# Wybrany fragment
+--
W zbiorach MEK znajduje się także fotografia, która przedstawia wnętrze kuźni w Sułkowicach oraz kowala w trakcie kucia podkowy. Kowal, mężczyzna w średnim wieku, ubrany jest w robocze ubranie, składające się z jasnej koszuli bez kołnierzyka i ciemnych spodni. Rękawy koszuli są wysoko podwinięte. Kowal ma założony roboczy, skórzany fartuch, na głowie nosi kaszkiet. Mężczyzna stoi przy żelaznym kowadle dwurożnym, umieszczonym na dużym drewnianym pniu.
W lewej ręce trzyma szczypce, w których umieszczona jest podkowa, w prawej ręce ma młot. Koło kowadła, na pniu, leżą młotki i kowalskie przecinaki. Kowadło umieszczone jest w pobliżu paleniska z cegieł, nad którym zawieszono okap. Kuźnia jest murowana, nawet podłoga została wykonana z cegieł .W tle, za kowalem, umieszczone jest okno, przez które wpada światło do wnętrza. W pomieszczeniu rozpoznać można, oparte o ścianę, elementy żelaznego ogrodzenia. Z lewej strony zdjęcia widać fragment maszyny ze świdrem - znajdujemy w opisie.
Kolejny z eksponatów to młotek kowalski - młotek pyrlicek do kucia podków. Obuch płaski, rąb poprzeczny. Trzonek drewniany, zablokowany w owalnym gnieździe dwoma gwoźdźmi. Na spodzie wybite oznaczenia cyfrowe trudne do odczytania.
Grali na trzy młoty
Z opracowania przygotowanego przez Justynę Masłowiec dowiadujemy się, że młotek jest jednym z podstawowych narzędzi kowalskich. Zazwyczaj w kuźniach używano różnych młotów i młotków, które, w zależności od zastosowania, różniły się kształtem, wielkością i wagą. Najcięższe, dwuręczne, pełnozamachowe młoty, ważyły ponad 10 kg, waga lekkich, jednoręcznych młotków wahała się między 0,5 a 2 kg. Największe młoty służyły do bezpośredniej obróbki metalu lub do pobijania w drugi młot, który kształtował obrabiany przedmiot. Lekkimi młotkami kuto mniejsze przedmioty. Ich uderzeniami kowale wskazywali swym pomocnikom miejsca i sposób kucia.
+--
# Do zrobienia
**A)** Przytocz dosłownie fragment tekstu o kuźni, od słów "Kolejny z eksponatów" do słów "trudne do odczytania.".
**B)** Odpowiedz na podstawie tekstu o kuźni:
(i) Na czym umieszczone jest kowadło, przy którym stoi kowal?
(ii) W jaki sposób zablokowano trzonek młotka pyrlicka?
(iii) Ile ważyły lekkie, jednoręczne młotki?
+--
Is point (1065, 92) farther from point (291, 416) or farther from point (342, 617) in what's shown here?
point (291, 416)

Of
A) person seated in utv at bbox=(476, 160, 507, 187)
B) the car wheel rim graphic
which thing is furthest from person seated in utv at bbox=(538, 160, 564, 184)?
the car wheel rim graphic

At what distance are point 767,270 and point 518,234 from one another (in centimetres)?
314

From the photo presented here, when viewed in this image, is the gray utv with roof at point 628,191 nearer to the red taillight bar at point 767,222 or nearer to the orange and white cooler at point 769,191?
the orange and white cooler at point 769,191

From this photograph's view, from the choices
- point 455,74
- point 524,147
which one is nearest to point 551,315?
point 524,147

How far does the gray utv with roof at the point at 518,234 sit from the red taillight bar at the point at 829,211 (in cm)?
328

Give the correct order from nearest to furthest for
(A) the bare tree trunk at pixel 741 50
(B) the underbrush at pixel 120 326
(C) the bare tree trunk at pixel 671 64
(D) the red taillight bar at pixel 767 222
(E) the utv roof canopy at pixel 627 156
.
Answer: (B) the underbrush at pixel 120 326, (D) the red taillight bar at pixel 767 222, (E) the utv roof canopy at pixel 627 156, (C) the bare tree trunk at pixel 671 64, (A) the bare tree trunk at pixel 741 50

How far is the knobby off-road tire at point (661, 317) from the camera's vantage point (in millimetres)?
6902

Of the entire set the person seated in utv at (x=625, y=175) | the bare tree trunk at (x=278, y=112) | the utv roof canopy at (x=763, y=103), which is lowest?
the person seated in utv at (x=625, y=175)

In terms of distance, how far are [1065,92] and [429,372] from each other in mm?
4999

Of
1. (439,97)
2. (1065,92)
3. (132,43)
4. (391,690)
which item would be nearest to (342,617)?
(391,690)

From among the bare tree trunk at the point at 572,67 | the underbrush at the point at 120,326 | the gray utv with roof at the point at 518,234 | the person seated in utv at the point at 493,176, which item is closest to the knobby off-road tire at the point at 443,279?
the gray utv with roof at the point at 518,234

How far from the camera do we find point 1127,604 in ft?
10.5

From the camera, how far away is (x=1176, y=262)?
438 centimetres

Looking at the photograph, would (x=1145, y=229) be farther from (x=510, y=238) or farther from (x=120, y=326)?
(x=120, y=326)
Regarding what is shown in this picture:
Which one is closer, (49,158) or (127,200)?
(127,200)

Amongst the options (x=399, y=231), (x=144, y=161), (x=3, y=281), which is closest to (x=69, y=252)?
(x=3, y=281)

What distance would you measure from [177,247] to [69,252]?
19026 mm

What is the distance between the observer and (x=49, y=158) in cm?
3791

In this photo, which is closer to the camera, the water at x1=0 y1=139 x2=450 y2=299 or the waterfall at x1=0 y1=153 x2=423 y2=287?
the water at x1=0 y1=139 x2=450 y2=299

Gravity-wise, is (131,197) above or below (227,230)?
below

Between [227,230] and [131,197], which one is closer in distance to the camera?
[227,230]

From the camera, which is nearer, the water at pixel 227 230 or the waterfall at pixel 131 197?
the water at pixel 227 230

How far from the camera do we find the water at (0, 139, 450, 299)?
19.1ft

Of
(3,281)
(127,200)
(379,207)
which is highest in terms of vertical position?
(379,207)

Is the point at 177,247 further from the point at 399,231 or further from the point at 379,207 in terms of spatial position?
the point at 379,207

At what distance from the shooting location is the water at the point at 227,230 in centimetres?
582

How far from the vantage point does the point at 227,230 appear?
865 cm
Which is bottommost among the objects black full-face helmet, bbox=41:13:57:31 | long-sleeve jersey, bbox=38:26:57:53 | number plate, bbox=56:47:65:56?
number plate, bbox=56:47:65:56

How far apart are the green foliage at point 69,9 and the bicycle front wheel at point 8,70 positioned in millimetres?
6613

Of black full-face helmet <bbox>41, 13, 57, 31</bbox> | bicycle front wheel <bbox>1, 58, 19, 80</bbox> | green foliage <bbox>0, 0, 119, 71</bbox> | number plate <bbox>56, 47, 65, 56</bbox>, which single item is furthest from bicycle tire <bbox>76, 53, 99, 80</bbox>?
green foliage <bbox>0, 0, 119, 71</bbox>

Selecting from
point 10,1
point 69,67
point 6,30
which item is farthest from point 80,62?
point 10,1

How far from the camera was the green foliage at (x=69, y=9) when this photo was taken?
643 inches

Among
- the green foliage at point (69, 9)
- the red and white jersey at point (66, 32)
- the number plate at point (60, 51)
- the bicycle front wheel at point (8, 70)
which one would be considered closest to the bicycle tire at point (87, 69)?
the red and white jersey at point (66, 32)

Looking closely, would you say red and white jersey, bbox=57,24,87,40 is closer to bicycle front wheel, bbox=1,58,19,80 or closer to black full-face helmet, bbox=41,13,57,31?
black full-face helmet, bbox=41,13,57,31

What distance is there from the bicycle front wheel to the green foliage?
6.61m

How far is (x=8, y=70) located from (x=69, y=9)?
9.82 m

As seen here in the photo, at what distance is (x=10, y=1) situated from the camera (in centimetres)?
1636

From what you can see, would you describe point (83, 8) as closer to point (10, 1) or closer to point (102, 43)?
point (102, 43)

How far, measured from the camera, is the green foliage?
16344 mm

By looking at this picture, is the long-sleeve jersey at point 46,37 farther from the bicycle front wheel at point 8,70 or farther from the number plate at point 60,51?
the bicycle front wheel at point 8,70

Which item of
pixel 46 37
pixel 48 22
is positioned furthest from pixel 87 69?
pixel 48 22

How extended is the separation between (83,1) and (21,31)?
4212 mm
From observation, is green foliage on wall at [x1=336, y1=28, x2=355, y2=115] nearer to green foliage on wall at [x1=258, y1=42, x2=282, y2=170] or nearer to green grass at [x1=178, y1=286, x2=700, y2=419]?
+--
# Odpowiedzi do ćwiczeń
**A)**
Kolejny z eksponatów to młotek kowalski - młotek pyrlicek do kucia podków. Obuch płaski, rąb poprzeczny. Trzonek drewniany, zablokowany w owalnym gnieździe dwoma gwoźdźmi. Na spodzie wybite oznaczenia cyfrowe trudne do odczytania.

**B)**
(i) Na dużym drewnianym pniu.
(ii) Zablokowano go w owalnym gnieździe dwoma gwoźdźmi.
(iii) Od 0,5 do 2 kg.